• [Quoted passage]
::::::::::

This is all well and good except it can be difficult to find the differences. How can I format these fields to bold/italicize/color the differences?

"The lazy dog jumped over a brown fox."
"The lazy dog jumped over the brown fox."

(It's easier to see the differences between 2 similiar text fields once they are highlighted in some way)

"The lazy dog jumped over a brown fox."
"The lazy dog jumped over the brown fox. "

Since we're talking about a form in MS Access, I don't have high hopes. But I know I'm not the first person to have this problem. Suggestions?


Edit

I've gone with Remou's solution. It's not my ideal solution, but it is "good enough", especially since I don't have any rich text options. In the query that builds the source table, I used space() to add trailing spaces to make both fields of equal length. Then I added this code to the Click event of both fields (with TextA and TextB reversed for the other field):

    Dim i As Integer
    For i = 1 To Len(Me.TextA.Text)

::::::::::

• [Records shown]
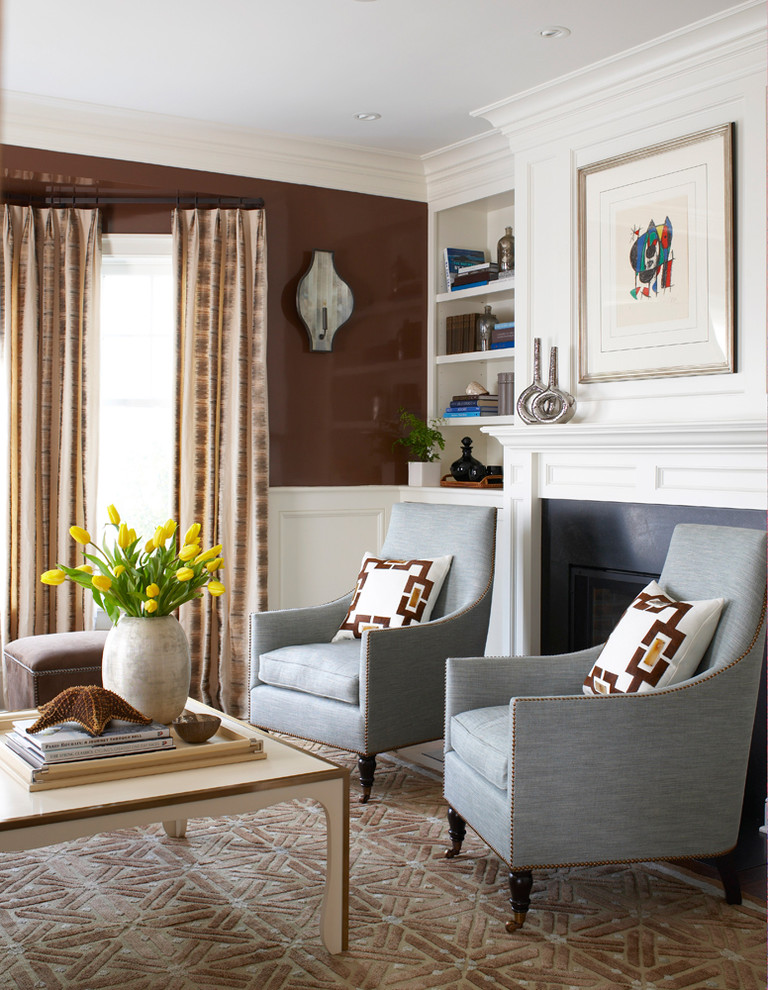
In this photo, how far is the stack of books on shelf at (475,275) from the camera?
506 cm

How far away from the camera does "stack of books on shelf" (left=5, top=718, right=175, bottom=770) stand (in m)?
2.29

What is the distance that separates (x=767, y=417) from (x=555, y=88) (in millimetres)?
1694

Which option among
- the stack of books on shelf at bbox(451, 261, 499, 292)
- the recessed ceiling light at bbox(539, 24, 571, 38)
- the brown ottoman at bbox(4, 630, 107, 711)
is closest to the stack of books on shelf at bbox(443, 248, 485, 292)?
the stack of books on shelf at bbox(451, 261, 499, 292)

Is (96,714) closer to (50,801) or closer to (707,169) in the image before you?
(50,801)

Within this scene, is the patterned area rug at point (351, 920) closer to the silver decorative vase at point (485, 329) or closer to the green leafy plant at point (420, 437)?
the green leafy plant at point (420, 437)

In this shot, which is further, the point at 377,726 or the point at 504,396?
the point at 504,396

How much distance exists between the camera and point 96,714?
7.77 ft

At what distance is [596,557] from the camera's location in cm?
399

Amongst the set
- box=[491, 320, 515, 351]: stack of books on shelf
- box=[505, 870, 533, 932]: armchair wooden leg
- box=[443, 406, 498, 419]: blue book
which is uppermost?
box=[491, 320, 515, 351]: stack of books on shelf

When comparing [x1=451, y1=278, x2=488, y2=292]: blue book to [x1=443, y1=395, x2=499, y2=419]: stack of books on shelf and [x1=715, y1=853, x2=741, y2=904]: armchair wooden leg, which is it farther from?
[x1=715, y1=853, x2=741, y2=904]: armchair wooden leg

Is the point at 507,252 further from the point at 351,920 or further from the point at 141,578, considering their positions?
the point at 351,920

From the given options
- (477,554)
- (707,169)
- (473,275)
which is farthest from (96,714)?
(473,275)

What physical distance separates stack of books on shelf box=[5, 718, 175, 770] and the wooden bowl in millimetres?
59

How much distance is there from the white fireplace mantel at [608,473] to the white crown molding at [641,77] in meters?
1.26
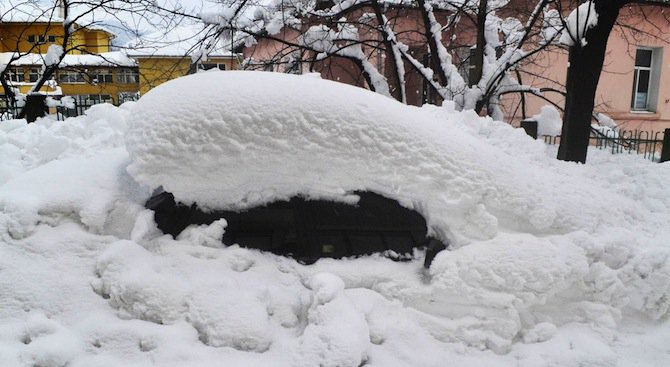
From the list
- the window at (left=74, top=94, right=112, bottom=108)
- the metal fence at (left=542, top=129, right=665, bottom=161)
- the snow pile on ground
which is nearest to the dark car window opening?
the snow pile on ground

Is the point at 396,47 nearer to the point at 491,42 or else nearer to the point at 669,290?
the point at 491,42

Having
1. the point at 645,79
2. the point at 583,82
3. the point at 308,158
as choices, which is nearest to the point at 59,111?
the point at 583,82

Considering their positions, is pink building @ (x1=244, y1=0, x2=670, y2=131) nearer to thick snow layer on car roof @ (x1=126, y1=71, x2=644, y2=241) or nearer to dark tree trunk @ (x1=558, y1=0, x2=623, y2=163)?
dark tree trunk @ (x1=558, y1=0, x2=623, y2=163)

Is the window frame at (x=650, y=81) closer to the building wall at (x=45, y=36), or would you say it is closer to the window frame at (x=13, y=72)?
the building wall at (x=45, y=36)

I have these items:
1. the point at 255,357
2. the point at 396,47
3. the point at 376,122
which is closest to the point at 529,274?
the point at 376,122

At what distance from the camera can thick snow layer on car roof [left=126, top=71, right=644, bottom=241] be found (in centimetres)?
269

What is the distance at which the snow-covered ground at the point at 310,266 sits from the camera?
7.56ft

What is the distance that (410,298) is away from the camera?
260 centimetres

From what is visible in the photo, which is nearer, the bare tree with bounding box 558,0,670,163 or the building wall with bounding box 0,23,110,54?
the bare tree with bounding box 558,0,670,163

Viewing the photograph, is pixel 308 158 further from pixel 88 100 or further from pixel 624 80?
pixel 88 100

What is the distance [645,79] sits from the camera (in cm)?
1633

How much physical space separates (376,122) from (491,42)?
313 inches

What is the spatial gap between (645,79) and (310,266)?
17.5 metres

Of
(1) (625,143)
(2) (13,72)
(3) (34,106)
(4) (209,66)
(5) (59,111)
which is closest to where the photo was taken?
(1) (625,143)
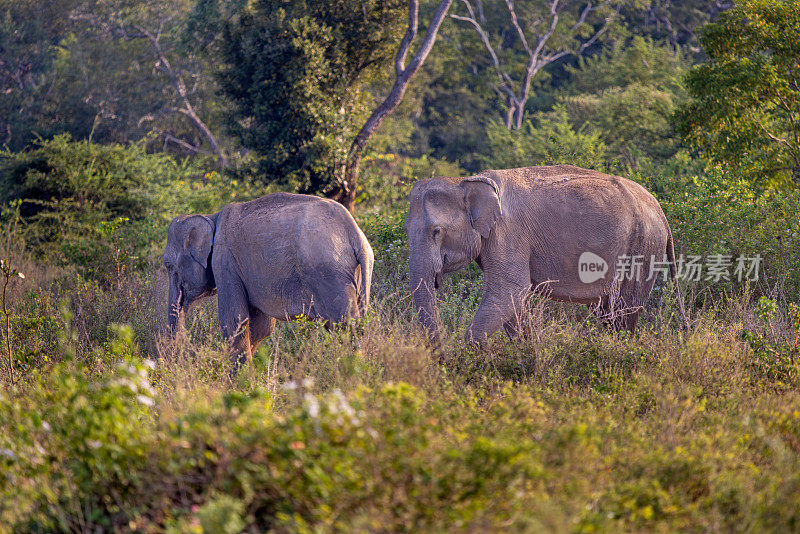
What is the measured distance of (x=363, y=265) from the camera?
23.6 ft

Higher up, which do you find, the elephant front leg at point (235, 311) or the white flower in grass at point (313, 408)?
the white flower in grass at point (313, 408)

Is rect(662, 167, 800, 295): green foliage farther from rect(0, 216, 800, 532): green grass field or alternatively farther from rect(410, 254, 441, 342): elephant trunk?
rect(410, 254, 441, 342): elephant trunk

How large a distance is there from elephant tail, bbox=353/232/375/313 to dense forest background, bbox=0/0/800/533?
0.26 m

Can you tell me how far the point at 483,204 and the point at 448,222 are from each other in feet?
1.22

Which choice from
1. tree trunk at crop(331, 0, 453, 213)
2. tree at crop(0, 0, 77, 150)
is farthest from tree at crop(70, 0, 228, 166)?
tree trunk at crop(331, 0, 453, 213)

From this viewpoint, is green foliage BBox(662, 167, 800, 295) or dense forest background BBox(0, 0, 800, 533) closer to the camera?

::::::::::

• [Given request]
Continue the post about highlighting the differences between two text fields in an MS Access form, starting right after its last line and not drawing on the listing.

• [Response below]
        If Right(Left(Me.TextA.Value, i), 1) <> _
        Right(Left(Me.TextB.Value, i), 1) Then
            Me.TextA.SelStart = i - 1
            Me.TextA.SelLength = Len(Me.TextA.Text)
            Exit For
        End If
    Next i

The result is that when you click on each field, the first "differing letter" to the end of the string is selected. I was able to experiment, code, and text this quickly, so I went with it. But I'll be revisiting this idea sooner or later since this concept would be useful in several projects.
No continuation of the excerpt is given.